> **Study text**:
On top of which, I have attached a picture of my piping tip and mould above for reference. I have no idea what type or number of piping tip it is, but you could use any that you like. Would appreciate if anyone can give me any insights too! I just like the little roses it pipes out!
Without further ado, the recipe!
Nutella Tarts Recipe
by Javier Tan May-03-2020
These Nutella Tarts come with a fragrant and melt-in-your-mouth butter cookie base with fixed Nutella piped across in pleasing decorative patterns!
Ingredients
For Tarts:
- 1/2 Cup or 115g of Unsalted Butter, Softened at Room Temperature
- 1 and 1/2 Cup or 180g of All-Purpose / Plain Flour (and extra for flouring the surface)
- 2 Tablespoon or 35g of Granulated White Sugar
- 2 Tablespoon or 20g of Milk Powder (Optional)
- 1 Egg Yolk
- 1/4 Tsp or 1.4g of Table Salt
- 1 Tsp or 5ml Vanilla Essence
- 300g of Nutella
Instructions
- Cream together softened butter and sugar until it is light and fluffy, about 2 minutes.
- Then, add in salt, egg and vanilla before mixing well.
- Sift the flour and milk powder.
- Next, fold in the dry ingredients into the mixture containing the well-mixed butter, sugar and egg yolk.
- Once completed, refrigerate the batter for 25 minutes. In the meantime, preheat the oven to 160 degrees C (or 325F).
- Then, flour a clearn surface and roll out the dough until about 0.5cm thickness.
- Using a cookie cutter, cut out the dough and transfer to baking tray.
- Bake for about 12min 45 to 13min 45s or until it is starting to brown on the edges.
- Leave to cool for about 30 minutes.
- Then, pipe your Nutella filling over the cookie. These filling will not expand.
- Bake an additional 8-10 minutes at 140 degrees C. If it cracks or bubbles, lower the temperature to 120C – 130C.
Details
- Prep time: 60
- Cook time: 20
- Total time: 1
- Yield: Approx 30 Nutella Tarts
Notes:
- If you would like to be updated for more recipes which I strive to create to perfection for sharing and for free, do check out my Instagram, Facebook Page, or YouTube 🙂 Thank you so much for all of your support! Feel free to tag me or link back here!
- Best eaten within 5 days!
- Feel free to ask if you need help!
Enjoy!
– Bakeomaniac, Javier Tan
Hi! Love you recipe! Yielded me crumbly melt in the mouth tarts.
I had one problem tho with the shapes. The dough kept sticking to my tart mould. Didnt shape well i also tried flouring the mould nd the dough.nothing worked. Any tips?
Hey Anisha! Thank you for trying out my recipe and I am so glad to hear that you like the flavour of it!
Likely that your butter has melted if you are living at somewhere tropical (such as Singapore, Malaysia, Indonesia etc), or you are working in a warm environment. Pop back your batter in the fridge for about 5-10 minutes and work with it again while flouring the mould, should work 🙂 Hope that helps!
Hi! Is it possible to change nutella to ganache? Thanks!
Hey Zya! It is possible to change it to ganache definitely but most probably need to be refrigerated 🙂
Thank you! 😋
Glad to be of help 😀
Should the nutella harden after the second bake? Or should it remain gooey and soft …
Hey Samantha! Hope I didn’t get back too late!

> **Data segment**:
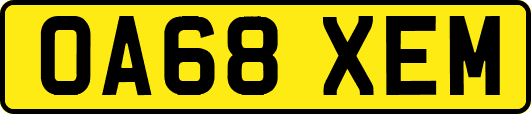 OA68XEM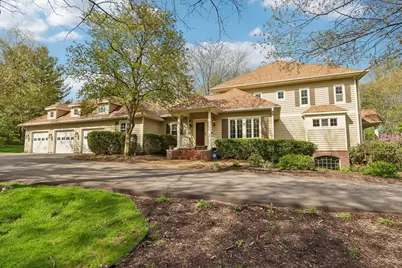 N29W30593  Foxwood Dr, Delafield, WI 53072 - Photo 41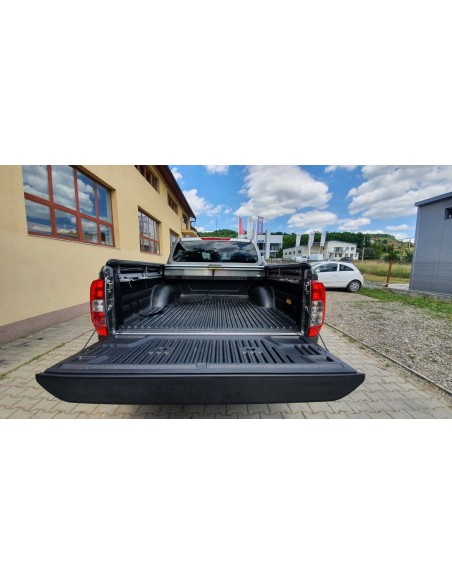 Nissan Navara Np300 17 iulie 2020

> **Task objective**:
Answer these questions from the Nutella tarts recipe:
(a) To what temperature should the oven be preheated while the batter chills?
(b) About how many tarts does the recipe yield?
(c) Within how many days are the tarts best eaten?
The data stands apart from the Nutella tarts recipe.

> **Answer for the task**:
(a) 160 degrees C (or 325F).
(b) Approximately 30 Nutella tarts.
(c) Within 5 days.